--- Begin SELECTED EXCERPT ---

However, there are numerous important tasks that are also vital to your ongoing survival which Awakenings doesn’t explain directly, or in the same manner that it explains the other critical tasks. These can be easily missed, especially for brand new players just starting out in the game.

This guide is meant for all new No Man’s Sky players, to point you to those items the tutorial fails to teach clearly. I hope it helps you have a much better, more successful, and more enjoyable introduction to this most excellent game.

Note that the info here was derived from the PC version of the game.

1. First-Person View

No Man’s Sky starts you off in third-person view. If that’s the way you’d prefer to play, then you can ignore this section. But if you’d like to switch to first-person view, you have to open your Quick Menu (X on keyboard) and select Toggle Camera View.

2. Multi-Tool Charging

Once you have control of your character after your Atlas Systems suit initializes, you’ll get your first task in the Awakenings questline: REPAIR SCANNER. To do so, you’ll first have to use your Multi-Tool to mine 75 units of Ferrite Dust.

BUT WAIT. Before you do that, you need to recharge the Mining Beam component of the Multi-Tool. At the start, it’s only charged to 50%. If you were to go off immediately to mine for Ferrite Dust and anything else, you’d use up that 50% charge quickly, leaving you with no power source for the Mining Beam, and no way to mine for resources. Not good.

So, it’s imperative you first locate and mine Carbon, Condensed Carbon, and/or Phosphorus, the resource elements that will recharge your Mining Beam. Once you have a full Mining Beam charge, it’s safe to go on and mine for Ferrite Dust.

3. Life Support Charging

Your Atlas System suit starts with a couple of survival and protective measures to help keep you alive. One of the Awakenings tasks helps you understand this by having you mine Sodium, which is used to recharge the suit’s hazardous protection ability.

--- End SELECTED EXCERPT ---

• **SET TASK 1**: Pull out every line of the entries below that contains the word "viewpoint", and treat case as significant.

--- Begin GIVEN RECORDS ---

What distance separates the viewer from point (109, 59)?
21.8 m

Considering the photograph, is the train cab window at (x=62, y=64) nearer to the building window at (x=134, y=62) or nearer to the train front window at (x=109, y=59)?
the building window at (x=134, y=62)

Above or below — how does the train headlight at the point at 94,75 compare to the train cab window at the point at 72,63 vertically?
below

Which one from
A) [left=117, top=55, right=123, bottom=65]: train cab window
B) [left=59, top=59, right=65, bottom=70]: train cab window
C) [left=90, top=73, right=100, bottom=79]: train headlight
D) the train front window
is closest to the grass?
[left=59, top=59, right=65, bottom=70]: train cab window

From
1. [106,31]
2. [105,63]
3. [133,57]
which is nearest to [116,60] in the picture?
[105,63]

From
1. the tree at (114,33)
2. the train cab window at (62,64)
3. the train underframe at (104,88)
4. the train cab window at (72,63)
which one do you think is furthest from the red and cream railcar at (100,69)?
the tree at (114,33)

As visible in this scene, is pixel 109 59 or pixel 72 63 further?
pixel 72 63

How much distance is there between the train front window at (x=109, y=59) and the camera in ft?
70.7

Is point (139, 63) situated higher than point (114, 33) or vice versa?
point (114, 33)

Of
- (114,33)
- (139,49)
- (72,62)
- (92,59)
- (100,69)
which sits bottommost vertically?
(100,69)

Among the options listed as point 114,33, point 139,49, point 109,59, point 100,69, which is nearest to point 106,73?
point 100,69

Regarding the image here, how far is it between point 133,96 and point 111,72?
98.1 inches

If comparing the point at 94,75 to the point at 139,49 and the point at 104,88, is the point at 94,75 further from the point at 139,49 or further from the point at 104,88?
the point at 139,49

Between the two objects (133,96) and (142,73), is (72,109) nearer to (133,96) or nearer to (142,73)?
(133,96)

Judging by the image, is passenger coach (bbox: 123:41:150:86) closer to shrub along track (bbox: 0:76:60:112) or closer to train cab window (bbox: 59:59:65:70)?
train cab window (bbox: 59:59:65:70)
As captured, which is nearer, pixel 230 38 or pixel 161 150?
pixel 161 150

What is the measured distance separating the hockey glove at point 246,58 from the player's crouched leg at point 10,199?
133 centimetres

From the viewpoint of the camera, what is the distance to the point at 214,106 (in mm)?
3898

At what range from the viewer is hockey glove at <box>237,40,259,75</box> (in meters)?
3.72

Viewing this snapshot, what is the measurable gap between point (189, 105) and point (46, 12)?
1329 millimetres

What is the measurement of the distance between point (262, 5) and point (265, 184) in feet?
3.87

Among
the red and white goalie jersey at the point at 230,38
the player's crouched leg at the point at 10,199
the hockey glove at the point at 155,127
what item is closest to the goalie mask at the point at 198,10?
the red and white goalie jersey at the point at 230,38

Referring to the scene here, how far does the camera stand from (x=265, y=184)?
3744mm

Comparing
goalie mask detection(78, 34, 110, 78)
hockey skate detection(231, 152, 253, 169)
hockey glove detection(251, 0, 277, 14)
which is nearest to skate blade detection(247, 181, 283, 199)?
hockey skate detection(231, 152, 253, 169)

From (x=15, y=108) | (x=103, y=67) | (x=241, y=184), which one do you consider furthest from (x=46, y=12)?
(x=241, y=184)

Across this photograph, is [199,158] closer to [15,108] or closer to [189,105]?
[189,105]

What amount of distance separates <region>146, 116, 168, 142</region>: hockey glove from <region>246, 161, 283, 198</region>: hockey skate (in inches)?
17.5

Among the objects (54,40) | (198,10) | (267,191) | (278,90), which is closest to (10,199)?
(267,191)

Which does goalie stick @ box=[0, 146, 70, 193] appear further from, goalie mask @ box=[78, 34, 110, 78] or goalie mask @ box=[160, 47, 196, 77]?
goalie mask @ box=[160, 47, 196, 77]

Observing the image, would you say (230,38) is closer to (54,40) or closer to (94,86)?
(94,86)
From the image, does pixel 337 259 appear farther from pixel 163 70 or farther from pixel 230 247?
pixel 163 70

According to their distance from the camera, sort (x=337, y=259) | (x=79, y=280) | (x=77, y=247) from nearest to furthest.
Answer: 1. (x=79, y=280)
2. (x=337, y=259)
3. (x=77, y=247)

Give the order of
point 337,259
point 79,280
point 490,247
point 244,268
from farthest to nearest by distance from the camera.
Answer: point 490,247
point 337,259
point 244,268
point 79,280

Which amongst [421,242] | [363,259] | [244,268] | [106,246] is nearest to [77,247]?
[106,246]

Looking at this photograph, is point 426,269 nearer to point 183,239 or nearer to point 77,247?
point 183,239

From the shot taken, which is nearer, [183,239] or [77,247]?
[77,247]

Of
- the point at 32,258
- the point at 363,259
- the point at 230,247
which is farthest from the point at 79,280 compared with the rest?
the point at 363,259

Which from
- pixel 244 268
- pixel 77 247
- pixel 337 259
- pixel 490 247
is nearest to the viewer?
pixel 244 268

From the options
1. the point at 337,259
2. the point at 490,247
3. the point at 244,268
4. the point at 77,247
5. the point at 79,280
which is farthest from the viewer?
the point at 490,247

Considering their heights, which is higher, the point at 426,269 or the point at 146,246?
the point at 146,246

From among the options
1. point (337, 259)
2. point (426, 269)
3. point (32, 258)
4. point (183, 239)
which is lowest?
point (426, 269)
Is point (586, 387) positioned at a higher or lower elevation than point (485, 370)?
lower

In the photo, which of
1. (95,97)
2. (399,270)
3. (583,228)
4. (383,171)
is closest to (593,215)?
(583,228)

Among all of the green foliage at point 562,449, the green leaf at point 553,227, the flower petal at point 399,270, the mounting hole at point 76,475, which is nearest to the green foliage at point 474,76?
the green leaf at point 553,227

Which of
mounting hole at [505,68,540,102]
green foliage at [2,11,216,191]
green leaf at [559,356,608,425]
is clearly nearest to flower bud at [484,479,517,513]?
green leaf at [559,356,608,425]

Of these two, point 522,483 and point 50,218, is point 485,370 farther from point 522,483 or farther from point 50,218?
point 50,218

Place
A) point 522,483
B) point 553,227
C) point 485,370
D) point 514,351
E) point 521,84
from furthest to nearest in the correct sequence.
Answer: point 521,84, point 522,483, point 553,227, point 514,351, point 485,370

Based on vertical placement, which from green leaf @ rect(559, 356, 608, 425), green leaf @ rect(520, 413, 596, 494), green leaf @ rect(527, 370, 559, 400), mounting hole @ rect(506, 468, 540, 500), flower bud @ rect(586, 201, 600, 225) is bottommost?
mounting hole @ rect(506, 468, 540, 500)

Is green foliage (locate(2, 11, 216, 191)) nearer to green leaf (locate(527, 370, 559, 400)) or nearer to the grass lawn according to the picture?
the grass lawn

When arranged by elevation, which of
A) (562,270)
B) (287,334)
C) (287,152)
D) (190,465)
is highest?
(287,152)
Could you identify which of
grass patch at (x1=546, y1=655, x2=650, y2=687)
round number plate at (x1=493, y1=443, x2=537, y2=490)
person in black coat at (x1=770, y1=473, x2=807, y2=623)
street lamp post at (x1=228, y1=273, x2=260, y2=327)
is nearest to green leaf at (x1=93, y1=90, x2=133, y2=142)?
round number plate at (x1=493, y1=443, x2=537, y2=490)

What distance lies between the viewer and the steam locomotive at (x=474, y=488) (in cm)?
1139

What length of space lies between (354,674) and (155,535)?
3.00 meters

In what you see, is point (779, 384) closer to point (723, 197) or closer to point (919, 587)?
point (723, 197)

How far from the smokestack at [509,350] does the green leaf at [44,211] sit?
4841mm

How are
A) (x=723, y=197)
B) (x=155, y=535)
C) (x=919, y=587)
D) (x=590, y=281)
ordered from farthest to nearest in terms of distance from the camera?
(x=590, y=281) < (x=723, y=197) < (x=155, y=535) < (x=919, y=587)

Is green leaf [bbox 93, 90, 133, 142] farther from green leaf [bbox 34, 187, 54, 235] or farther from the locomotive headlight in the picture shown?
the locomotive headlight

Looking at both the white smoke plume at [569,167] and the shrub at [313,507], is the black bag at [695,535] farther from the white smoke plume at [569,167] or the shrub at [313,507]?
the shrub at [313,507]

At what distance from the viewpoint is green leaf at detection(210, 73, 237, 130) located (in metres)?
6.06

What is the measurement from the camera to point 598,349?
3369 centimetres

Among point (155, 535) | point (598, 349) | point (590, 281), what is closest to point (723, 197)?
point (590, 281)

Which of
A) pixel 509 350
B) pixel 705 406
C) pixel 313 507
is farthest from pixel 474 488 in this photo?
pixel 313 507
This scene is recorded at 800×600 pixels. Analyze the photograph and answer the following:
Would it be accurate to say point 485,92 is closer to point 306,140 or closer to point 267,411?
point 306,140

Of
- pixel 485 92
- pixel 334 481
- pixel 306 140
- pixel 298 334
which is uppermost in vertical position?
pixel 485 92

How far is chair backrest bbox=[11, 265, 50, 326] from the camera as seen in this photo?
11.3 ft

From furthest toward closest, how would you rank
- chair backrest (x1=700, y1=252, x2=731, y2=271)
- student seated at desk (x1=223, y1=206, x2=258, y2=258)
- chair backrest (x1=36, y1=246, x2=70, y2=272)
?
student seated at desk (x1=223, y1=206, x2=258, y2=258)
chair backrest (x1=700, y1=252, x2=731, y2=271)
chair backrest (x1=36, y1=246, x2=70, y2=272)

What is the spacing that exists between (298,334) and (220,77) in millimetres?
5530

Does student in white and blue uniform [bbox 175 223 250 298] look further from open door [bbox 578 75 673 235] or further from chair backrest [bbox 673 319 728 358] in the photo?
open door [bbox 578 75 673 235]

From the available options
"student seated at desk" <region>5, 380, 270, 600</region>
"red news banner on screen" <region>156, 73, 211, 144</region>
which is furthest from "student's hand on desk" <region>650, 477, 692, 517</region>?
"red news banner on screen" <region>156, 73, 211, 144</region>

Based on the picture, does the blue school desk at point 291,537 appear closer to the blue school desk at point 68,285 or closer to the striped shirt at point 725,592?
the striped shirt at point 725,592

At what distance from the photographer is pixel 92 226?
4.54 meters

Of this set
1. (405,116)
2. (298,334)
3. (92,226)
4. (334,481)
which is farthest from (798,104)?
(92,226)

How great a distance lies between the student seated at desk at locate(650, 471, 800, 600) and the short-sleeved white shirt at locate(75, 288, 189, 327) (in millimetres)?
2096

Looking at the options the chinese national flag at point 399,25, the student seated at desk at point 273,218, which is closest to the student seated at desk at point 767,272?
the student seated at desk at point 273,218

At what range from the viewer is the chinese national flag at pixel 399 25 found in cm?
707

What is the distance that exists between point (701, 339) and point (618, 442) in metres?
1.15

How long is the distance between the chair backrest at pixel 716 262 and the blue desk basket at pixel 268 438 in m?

--- End GIVEN RECORDS ---

• **SET TASK 2**: Supply the next part of the No Man's Sky beginner guide, picking up right after its last sentence.

• **FINAL RESULT 1**:
From the viewpoint of the camera, what is the distance to the point at 214,106 (in mm)?
At what distance from the viewpoint is green leaf at detection(210, 73, 237, 130) located (in metres)?

• **FINAL RESULT 2**:
But the suit has another component that also requires charging: Life Support. The Life Support charge doesn’t run out as fast as the suit’s hazardous protection, but it’s just as vital to keep it charged, and to have the Oxygen, Life Support Gel, and/or Dioxite in your inventory to do so when needed.

4. Enclosed Protection

When the game first gives you control of your character, you’ll see that your suit’s hazardous protection charge is dangerously close to running out. There are two things you can immediately do at this time. The first is PANIC until your suit’s charge runs out, and your adventure ends before it even began. The second is to remain calm and quickly look around for and gather Sodium, which may or may not be close by.

But there’s a third option you can do here, and that is to look for a nearby cave, and double-time your character straight for it. Once you go deep enough into the cave to get a solid level of overhead protection, your suit will slowly begin to recharge its hazardous protection on its own, thereby saving you from having to stay exposed to the environmental danger present on the planet you’re on.

Caves, buildings, your ships, and other enclosed spaces offer you protection from the environment, and will also help you use fewer resources for charging your hazardous protection.

5. Inventory Space

In Normal mode, your inventory space won’t be much of a problem, especially later in the game. Depending on how many different resources you mine or collect, you may do some juggling with inventory items in order to keep hold of the ones you want.

At the start, the General Inventory section of your suit has 12 inventory slots, and can be upgraded to a max 48 slots as you progress through the campaign. In Normal mode, each slot can hold a max 9,999 units of basic resources such as Carbon, Ferrite Dust, Oxygen, Sodium, and others. However, in Survival and Permadeath modes, each inventory slot only holds a max 250 units of those resources.

Knowing how much each inventory slot holds of each item will help you prioritize the resources and other items you need and/or keep on hand.

6. Multi-Tool Overheating

While using the Multi-Tool to mine or manipulate terrain, you can simply press and hold the trigger (mouse or controller button) for a constant beam. But if you hold the trigger down for too long, the Multi-Tool will overheat and stop working for a short time.

When you have a beam active, there’s a bar that appears in the upper right of your screen. This bar measures the length of time you have before the Multi-Tool overheats. Keep an eye on that bar, and try not to let your tool overheat and stop working right when you really need it to.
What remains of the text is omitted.